Here are some questions to ask yourself as you form a list of important college characteristics:
- Are you interested in a certain study program or major?
- Are you interested in playing a certain sport or in a drama or music program?
- Do you feel more comfortable in an urban, rural, or suburban setting?
- Is there a particular state or region in which you want to be or maybe a region you want to avoid?
- How much does the school cost?
- What are your chances of earning and available opportunities for scholarships?
Sometimes it’s unclear exactly which characteristics are most important to you. So as you research schools, take note of what schools you’re drawn to; what characteristics do they share?
Once you’ve narrowed down schools by these characteristics, does your list reflect a variety of admittance percentages? Based on your grades, test scores, the general paper version of you, do you have some schools that are a bit out of a reach, some schools where you are pretty well located in the median, and some schools where you exceed their standards? You want to apply to a range of schools to improve your admittance chances. (You can learn more about that here.)
How Many Colleges Should I Apply To?
Step Three: The Superficial Characteristics – What Would Be “Nice”?
Superficial characteristics are just that – things that it would be really great or really nice if a school had but not essential to your decision to attend or not. Let’s imagine that you have made a great list of schools with varied admittance percentages. You have thought about the important things and made your list accordingly. But now you have to narrow it down – how are you possibly going to decide? Well, this is where the superficial list comes in.

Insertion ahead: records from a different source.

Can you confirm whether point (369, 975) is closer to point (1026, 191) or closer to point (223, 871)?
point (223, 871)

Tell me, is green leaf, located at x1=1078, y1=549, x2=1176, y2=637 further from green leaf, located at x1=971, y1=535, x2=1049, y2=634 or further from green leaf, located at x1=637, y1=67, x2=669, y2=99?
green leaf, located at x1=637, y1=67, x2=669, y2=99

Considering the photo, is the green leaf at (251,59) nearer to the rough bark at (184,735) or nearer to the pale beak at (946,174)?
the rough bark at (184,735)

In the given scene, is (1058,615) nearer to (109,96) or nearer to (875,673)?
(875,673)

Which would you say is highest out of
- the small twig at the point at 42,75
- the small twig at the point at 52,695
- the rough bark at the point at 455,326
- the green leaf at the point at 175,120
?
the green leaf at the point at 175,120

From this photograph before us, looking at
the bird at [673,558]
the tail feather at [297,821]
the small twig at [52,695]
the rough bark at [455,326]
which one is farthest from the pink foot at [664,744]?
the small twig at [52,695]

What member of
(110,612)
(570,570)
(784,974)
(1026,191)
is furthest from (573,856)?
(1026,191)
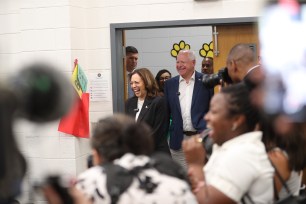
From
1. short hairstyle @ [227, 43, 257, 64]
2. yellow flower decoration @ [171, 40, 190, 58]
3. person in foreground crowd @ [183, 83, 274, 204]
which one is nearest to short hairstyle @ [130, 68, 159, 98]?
short hairstyle @ [227, 43, 257, 64]

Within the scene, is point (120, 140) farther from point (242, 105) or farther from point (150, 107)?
point (150, 107)

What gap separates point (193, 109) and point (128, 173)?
2.67 meters

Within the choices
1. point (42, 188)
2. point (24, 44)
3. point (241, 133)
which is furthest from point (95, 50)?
point (42, 188)

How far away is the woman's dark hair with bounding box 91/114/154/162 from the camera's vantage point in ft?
6.36

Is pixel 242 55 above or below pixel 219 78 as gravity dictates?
above

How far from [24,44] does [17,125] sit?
3751 millimetres

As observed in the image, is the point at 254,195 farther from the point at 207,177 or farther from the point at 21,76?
the point at 21,76

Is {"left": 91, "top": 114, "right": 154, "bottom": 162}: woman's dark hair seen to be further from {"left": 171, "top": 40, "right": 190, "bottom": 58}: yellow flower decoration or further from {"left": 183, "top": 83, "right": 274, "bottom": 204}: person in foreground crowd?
{"left": 171, "top": 40, "right": 190, "bottom": 58}: yellow flower decoration

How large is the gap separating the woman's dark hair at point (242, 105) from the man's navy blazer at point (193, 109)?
215cm

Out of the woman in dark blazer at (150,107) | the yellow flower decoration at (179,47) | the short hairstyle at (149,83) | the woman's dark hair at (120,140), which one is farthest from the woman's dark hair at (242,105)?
the yellow flower decoration at (179,47)

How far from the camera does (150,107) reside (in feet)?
14.1

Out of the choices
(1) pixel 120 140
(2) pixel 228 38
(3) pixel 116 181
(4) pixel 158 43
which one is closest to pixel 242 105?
(1) pixel 120 140

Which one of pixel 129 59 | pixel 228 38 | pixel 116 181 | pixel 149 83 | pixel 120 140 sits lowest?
pixel 116 181

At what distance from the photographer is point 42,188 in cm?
129
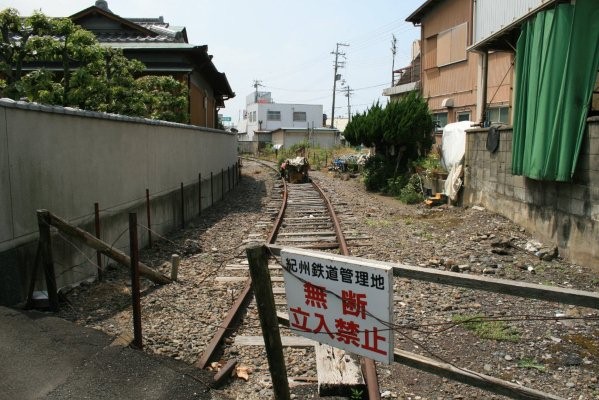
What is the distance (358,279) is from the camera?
2914 millimetres

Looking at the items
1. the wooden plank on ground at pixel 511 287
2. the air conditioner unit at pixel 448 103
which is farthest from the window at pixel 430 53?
the wooden plank on ground at pixel 511 287

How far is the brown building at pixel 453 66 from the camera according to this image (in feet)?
57.1

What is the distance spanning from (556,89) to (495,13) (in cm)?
421

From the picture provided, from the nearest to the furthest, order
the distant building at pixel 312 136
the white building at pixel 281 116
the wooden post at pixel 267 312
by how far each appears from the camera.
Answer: the wooden post at pixel 267 312
the distant building at pixel 312 136
the white building at pixel 281 116

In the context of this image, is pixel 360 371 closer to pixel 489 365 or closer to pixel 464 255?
pixel 489 365

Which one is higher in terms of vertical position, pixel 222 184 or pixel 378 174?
pixel 378 174

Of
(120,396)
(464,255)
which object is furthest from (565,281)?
(120,396)

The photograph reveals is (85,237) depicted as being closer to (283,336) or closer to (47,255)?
(47,255)

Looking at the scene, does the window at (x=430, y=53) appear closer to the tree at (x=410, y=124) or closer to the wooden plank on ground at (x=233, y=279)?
the tree at (x=410, y=124)

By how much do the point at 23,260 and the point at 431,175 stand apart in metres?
12.4

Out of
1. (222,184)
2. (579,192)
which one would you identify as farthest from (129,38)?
(579,192)

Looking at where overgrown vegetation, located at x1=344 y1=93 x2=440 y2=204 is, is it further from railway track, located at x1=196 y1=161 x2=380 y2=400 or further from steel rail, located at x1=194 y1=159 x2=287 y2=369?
steel rail, located at x1=194 y1=159 x2=287 y2=369

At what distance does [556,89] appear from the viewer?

As you research and visit schools, keep a list of things that strike positively or negatively about the schools – and no judgement about how minor these aspects are. Maybe you notice that the dorms of one campus are nicer or the food is better or there are more trees; you never really thought a lot about trees, but man, those trees sure are nice! You are not making the pretty significant decision about where to go to college based on trees… but maybe trees are going to help you decide between two schools that you really like.
You should make this list when the stakes are lower, when you are just thinking about what it would be like to attend the school. Sometimes your perspective changes once you’re admitted to a school. Referring to the list of characteristics you made when unbiased by an admissions letter can help you remember what you truly thought about a school when it comes time to make your final decisions and the stakes are higher.
These Lists Are Specific to YOU
The takeaway here is that these lists are personal – you want to discover which specific aspects of a school really matter to you. You want to make this list while you are the one shopping for schools. Make sure you are the one deciding which colleges you are interested in.
The acceptance and rejection part of the college application process is no fun, but it is also inevitable. You want to have a clear sense of what you want before you find out which schools you are accepted to so you can have the clearest mindset when deciding which school is right for you.